What do you think about uv otherwise? Looks like this is going to be the thing sooner than later.

@tupui I like uv a lot and I use it on many projects. uv pip compile is excellent and I use it in container runtimes where I don't have control over the Python runtime given the base image environment (this is actually one area/thing that pixi doesn't really allow you to do as it needs to control the entire environment — some caveats there if you export the shell activation though and manually use it.)

That being said, I like pixi more in general, and I think for something like this where you want to have hash level reproducibility of the entire stack and not just of the Python packages then pixi is a clear winner (well really more just "locked conda installs in an isolated/containerized environment" is the winner).

tupui commented 2 months ago

Interesting thanks for the write up!

matthewfeickert commented 2 months ago

@scientific-python/nightly-wheels-developers this is now ready for review. As I had this in draft before to figure things out I've intentionally squashed and rebased this so that it will be easier to follow my actual intended changes from both the GitHub UI and from a local checkout.

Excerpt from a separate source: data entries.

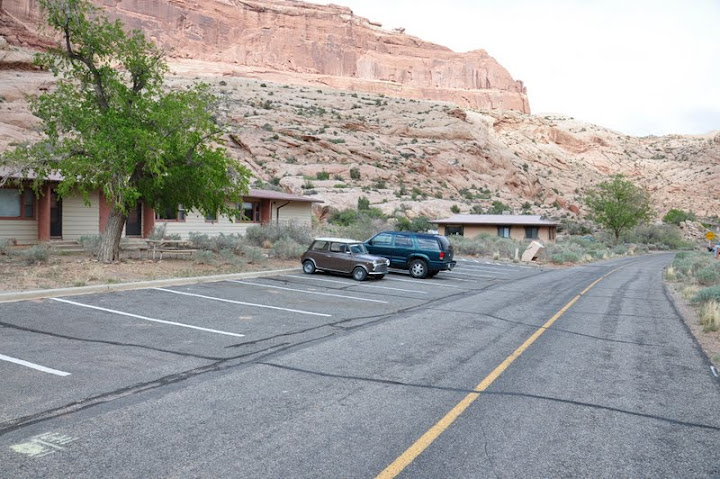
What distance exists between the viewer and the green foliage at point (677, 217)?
80.0m

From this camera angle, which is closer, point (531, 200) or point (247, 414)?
point (247, 414)

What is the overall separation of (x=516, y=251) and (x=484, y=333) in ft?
80.8

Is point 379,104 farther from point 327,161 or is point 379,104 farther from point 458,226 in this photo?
point 458,226

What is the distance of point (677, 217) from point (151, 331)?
88403 millimetres

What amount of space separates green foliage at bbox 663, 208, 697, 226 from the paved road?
7972 cm

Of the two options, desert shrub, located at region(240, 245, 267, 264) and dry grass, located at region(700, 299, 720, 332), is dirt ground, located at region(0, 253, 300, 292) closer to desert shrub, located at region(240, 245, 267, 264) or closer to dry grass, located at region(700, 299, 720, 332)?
desert shrub, located at region(240, 245, 267, 264)

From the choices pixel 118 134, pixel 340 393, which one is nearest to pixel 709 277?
pixel 340 393

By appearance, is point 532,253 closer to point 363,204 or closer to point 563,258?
point 563,258

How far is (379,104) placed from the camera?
296 ft

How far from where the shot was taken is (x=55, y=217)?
77.5 ft

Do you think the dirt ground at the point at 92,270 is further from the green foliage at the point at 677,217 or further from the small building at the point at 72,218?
the green foliage at the point at 677,217

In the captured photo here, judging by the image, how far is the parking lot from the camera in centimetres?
603

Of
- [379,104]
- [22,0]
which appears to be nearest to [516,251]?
[379,104]

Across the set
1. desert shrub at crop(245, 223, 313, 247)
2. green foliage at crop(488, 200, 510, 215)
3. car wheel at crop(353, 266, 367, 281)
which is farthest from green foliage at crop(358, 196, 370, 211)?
car wheel at crop(353, 266, 367, 281)
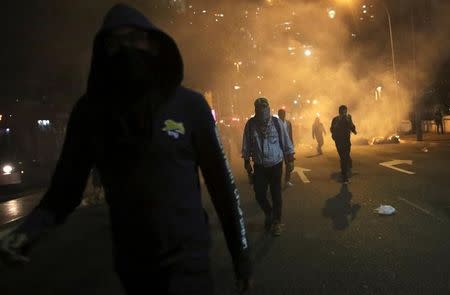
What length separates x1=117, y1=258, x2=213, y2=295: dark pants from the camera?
177 cm

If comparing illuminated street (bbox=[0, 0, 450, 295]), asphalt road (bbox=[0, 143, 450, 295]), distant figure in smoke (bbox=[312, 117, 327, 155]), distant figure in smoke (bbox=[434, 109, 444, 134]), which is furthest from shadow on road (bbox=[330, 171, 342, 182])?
distant figure in smoke (bbox=[434, 109, 444, 134])

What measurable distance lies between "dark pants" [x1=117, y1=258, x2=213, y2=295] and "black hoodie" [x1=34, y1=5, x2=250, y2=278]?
4 centimetres

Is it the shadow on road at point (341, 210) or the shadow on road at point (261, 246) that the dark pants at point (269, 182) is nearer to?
the shadow on road at point (261, 246)

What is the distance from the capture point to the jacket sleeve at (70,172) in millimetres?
1943

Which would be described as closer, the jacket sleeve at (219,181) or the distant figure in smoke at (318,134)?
A: the jacket sleeve at (219,181)

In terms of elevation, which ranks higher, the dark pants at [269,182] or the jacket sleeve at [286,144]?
the jacket sleeve at [286,144]

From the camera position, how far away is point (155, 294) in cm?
179

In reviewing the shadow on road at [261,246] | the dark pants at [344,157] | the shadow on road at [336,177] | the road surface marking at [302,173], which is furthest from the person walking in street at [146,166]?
the road surface marking at [302,173]

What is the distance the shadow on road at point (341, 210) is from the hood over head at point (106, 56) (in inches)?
188

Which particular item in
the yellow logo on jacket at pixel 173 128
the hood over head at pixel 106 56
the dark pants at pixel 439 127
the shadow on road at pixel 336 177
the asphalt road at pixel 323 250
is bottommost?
the asphalt road at pixel 323 250

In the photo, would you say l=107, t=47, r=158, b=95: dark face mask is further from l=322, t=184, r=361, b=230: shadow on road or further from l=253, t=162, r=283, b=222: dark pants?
l=322, t=184, r=361, b=230: shadow on road

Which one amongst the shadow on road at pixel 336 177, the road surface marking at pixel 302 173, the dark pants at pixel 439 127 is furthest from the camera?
the dark pants at pixel 439 127

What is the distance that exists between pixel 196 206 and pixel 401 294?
2655 mm

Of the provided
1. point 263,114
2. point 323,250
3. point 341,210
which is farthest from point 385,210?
point 263,114
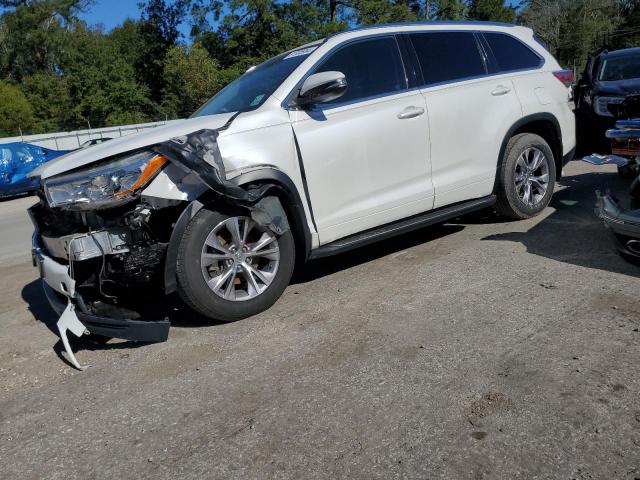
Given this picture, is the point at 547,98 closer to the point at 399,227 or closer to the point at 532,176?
the point at 532,176

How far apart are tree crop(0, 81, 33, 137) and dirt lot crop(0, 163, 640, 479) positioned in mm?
41898

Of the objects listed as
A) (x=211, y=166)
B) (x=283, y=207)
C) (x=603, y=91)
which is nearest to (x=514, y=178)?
(x=283, y=207)

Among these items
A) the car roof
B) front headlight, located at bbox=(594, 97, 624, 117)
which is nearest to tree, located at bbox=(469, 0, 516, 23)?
the car roof

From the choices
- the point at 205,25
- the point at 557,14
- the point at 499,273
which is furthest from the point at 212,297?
the point at 557,14

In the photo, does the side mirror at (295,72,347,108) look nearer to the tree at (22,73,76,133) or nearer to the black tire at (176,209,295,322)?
the black tire at (176,209,295,322)

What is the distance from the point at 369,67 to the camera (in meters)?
4.51

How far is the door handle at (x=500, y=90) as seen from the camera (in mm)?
5129

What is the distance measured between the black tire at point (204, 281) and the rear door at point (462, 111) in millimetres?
1586

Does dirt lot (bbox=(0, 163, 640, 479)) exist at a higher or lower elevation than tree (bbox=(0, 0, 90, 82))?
lower

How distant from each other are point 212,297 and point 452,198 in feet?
7.71

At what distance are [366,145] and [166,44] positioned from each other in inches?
2231

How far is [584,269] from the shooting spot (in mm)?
4250

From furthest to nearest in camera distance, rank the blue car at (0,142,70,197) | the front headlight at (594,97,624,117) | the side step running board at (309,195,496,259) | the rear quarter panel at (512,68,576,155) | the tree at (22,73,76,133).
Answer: the tree at (22,73,76,133) → the blue car at (0,142,70,197) → the front headlight at (594,97,624,117) → the rear quarter panel at (512,68,576,155) → the side step running board at (309,195,496,259)

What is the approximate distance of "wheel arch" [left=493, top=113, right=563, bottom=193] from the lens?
5.26m
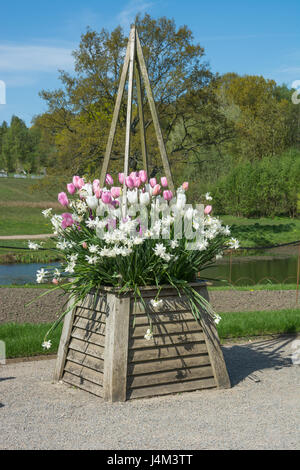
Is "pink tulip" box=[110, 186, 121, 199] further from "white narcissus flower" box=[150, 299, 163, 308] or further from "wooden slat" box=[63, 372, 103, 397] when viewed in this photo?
"wooden slat" box=[63, 372, 103, 397]

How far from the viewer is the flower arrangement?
4.32 m

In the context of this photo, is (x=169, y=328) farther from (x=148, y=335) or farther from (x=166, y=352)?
(x=148, y=335)

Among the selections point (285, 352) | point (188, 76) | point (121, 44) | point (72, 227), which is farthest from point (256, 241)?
point (72, 227)

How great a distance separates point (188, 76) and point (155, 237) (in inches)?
722

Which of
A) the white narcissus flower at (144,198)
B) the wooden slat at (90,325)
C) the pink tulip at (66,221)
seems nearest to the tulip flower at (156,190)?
the white narcissus flower at (144,198)

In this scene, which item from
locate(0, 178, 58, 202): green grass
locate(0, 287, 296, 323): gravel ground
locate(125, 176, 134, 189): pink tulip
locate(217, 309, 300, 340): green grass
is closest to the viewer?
locate(125, 176, 134, 189): pink tulip

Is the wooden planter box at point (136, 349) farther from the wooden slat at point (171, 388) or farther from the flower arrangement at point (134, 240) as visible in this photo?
the flower arrangement at point (134, 240)

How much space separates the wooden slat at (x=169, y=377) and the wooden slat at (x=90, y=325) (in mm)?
470

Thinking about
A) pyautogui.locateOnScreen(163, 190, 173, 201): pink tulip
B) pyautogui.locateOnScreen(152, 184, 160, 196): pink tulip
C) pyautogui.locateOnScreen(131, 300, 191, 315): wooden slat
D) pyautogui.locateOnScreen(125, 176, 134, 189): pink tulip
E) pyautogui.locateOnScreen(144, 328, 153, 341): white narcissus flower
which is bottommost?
pyautogui.locateOnScreen(144, 328, 153, 341): white narcissus flower

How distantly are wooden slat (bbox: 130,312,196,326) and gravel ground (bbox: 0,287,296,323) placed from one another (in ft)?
12.0

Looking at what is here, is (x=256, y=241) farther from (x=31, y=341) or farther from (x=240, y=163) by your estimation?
(x=31, y=341)

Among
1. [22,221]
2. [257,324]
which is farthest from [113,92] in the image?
[257,324]

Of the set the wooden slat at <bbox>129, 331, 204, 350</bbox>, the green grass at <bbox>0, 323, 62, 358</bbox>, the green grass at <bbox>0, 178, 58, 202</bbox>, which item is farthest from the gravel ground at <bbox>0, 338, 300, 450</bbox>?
the green grass at <bbox>0, 178, 58, 202</bbox>

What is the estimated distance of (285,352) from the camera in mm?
6199
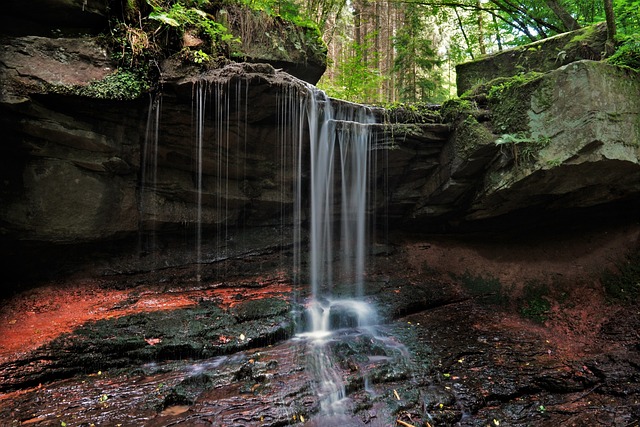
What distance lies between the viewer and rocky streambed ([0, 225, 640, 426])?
3936 millimetres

@pavelzw @ruben-arts as you've contributed the most to the setup-pixi action if you're able to review this as well that would be very much appreciated.

edit: Also pinging @stefanv too as he's not on the @scientific-python/nightly-wheels-developers list but was kind enough to give an initial review. :)

matthewfeickert commented 1 month ago

Thanks for reviewing for @scientific-python/nightly-wheels-developers, @MridulS! :pray: If we're able to get one more review from another @scientific-python/nightly-wheels-developers person that would be great, but if no one else reviews by Tuesday (2024-10-01) I'll go ahead and squash and merge.

matthewfeickert commented 1 month ago

Thanks @bsipocz!

I'm going to do a relock and it there's any changes to a rebase and push and then squash and merge this. I'll then update the v0.5.0 info in the repo to v0.6.0 and make a new release on GitHub.